Let (→A(T),→U(T)) be the fixed point of →T(→u) and →P(→a), and recall my notation →χ(i) for the sequence of formulas which has ⊤ as the i'th entry, and ⊥ as all of its other entries (with the length of the sequence being clear from context). Now suppose that φ is a true closed formula in the language of GL such that GL⊢φ→((→A(T)↔→χ(i∗T))∧(→U(T)↔→χ(j∗T))); that is, GL+φ proves that →T(→u) chooses action i∗T, and achieves the outcome j∗T as a result. (By saying that φ is a "true" formula we mean that its translation to the language of arithmetic is true about the standard natural numbers: N⊨φ.) It's ok to talk about →A(T) and →U(T) in the definition of i∗T and j∗T because fixed points are unique (up to provable equivalence), and GL can prove that the fixed point is in fact a fixed point.
My claim, then, is that →UDT(φ)(→u) will perform at least as well as →T(→u) on the decision problem →P(→a); that is, the outcome it achieves will be ranked ≤j∗T.
Intuitively, this is straight-forward. →UDT(φ)(→u) searches through all pairs (j,i) of outcomes and actions in lexicographical order, until it finds a pair such that it can prove that if it takes action i, it will achieve outcome j; as soon as it finds such a pair, it takes action i. (This is justified becaues it searches outcomes best-first, so it takes an action that leads to as good an outcome as it's able to prove it can get.) So if it can prove that taking action i∗T will lead to outcome j∗T, it will either take that action and get that outcome, or there's some pair (j,i)<(j∗T,i∗T) such that it takes action i and obtains outcome j≤j∗T. (Remember that outcomes are numbered from best to worst.)
Let's go through the details of showing that it actually works out that way.
Let's write (→A,→U) for the fixed point of →UDT(φ)(→u) with →P(→a).
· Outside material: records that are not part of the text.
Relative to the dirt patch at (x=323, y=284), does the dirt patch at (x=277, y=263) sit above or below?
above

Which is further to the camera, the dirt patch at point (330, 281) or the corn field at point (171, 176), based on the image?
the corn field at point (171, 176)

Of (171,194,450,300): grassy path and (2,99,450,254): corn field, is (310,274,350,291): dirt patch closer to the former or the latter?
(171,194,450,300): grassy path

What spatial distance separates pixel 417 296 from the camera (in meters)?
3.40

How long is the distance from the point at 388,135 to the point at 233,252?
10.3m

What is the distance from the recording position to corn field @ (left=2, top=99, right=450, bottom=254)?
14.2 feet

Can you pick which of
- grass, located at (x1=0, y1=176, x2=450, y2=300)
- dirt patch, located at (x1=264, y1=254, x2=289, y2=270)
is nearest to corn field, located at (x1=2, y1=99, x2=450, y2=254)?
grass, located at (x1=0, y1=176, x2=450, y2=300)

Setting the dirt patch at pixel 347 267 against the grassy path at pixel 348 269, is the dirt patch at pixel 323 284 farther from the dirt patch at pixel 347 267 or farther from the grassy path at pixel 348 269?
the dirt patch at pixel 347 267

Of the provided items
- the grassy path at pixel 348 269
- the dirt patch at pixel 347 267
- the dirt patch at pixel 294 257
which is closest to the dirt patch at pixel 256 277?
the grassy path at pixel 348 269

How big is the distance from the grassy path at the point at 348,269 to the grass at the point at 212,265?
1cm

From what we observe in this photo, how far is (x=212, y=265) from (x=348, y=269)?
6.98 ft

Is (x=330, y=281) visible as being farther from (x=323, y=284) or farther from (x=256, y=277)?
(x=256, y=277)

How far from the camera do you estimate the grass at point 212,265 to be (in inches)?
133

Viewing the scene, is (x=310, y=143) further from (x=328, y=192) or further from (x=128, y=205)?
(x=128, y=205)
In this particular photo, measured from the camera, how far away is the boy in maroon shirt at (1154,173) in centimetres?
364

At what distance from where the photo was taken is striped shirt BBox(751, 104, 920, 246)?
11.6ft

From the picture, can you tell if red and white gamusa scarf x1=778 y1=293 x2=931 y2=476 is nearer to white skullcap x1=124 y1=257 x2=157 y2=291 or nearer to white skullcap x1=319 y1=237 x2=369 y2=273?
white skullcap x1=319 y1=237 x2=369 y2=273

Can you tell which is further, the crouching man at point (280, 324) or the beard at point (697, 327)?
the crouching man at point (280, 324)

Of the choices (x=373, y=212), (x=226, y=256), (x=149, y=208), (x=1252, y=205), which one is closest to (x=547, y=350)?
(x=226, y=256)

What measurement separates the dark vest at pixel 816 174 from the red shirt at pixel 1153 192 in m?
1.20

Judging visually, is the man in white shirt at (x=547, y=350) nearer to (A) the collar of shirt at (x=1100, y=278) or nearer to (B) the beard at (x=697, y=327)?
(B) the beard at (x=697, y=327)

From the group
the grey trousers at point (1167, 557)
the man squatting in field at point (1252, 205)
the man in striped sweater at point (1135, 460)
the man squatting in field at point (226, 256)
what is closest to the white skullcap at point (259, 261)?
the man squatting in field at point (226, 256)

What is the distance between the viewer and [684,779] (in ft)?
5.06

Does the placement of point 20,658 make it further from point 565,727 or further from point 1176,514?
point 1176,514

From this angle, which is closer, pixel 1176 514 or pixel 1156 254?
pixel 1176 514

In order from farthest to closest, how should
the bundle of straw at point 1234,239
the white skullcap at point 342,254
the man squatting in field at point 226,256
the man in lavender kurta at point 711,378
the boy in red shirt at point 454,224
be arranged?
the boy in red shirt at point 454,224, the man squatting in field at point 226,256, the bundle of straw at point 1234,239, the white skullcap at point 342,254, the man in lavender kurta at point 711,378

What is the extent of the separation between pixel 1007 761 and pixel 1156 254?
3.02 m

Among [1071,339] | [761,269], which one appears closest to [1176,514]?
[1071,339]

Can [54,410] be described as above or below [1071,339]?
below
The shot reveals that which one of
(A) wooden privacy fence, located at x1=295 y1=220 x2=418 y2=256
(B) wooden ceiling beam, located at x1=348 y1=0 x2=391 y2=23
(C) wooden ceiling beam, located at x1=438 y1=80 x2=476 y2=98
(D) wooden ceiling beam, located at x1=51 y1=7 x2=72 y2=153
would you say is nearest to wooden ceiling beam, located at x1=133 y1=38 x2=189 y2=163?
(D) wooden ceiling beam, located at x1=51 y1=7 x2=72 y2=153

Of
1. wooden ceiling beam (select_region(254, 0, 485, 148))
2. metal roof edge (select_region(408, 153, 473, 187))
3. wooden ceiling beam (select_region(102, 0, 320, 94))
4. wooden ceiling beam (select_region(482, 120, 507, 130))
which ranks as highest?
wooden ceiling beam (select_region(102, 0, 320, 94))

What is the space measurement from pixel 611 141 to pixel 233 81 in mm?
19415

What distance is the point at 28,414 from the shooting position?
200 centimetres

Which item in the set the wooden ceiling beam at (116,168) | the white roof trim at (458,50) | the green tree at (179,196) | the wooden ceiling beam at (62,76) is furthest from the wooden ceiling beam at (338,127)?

The part in our argument that we need to check carefully is that UDT will in fact stop at the pair (j∗T,i∗T) if it hasn't already stopped before that; i.e., GL⊢φ→(UDT(φ)i∗T(→U)→Uj∗T). If this is satisfied, then we're done: We know that there will be some pair (j∗,i∗)≤(j∗T,i∗T) such that →UDT(φ)(→U) outputs i∗ and such that GL⊢φ→(UDT(φ)i∗(→U)→Uj∗), and hence, since (a) GL is sound on N, (b) N⊨φ, and (c) by assumption, N⊨UDT(φ)i∗, it follows that N⊨Uj∗, i.e., UDT(φ)(→U) achieves the outcome j∗≤j∗T. Thus, let's check that GL does indeed prove φ→(UDT(φ)i∗T(→U)→Uj∗T).
To do so, we make use of provable extensionality, that is, of the fact that GL⊢(→a↔→b)→(→P(→a)↔→P(→b)). Since as a modal decision theory, →UDT(φ) is a p.m.e.e. sequence (provably mutually exclusive and exhaustive), GL proves that UDT(φ)i∗T(→U) implies →UDT(φ)(→U)↔→χ(i∗T), i.e., →A↔→χ(i∗T). Hence, together with provable extensionality, we obtain GL⊢UDT(φ)i∗T(→U)→(→U↔→P(χ(i∗T))) (since GL⊢→P(→A)↔→U by definition of →U). But on the other hand, recall our initial assumption that GL⊢φ→((→A(T)↔→χ(i∗T))∧(→U(T)↔→χ(j∗T))); again by provable extensionality, this implies GL⊢φ→((→P(→A(T))↔→P(→χ(i∗T)))∧(→U(T)↔→χ(j∗T))), and since GL⊢→P(→A(T))↔→U(T) by definition of →U(T), this simplifies to GL⊢φ→(P(→χ(i∗T))↔→χ(j∗T)). But together with our earlier result, this implies GL⊢(φ∧UDT(φ)i∗T(→U))→(→U↔→χ(j∗T)), which is equivalent to GL⊢φ→(UDT(φ)i∗T(→U)→Uj∗T), as desired.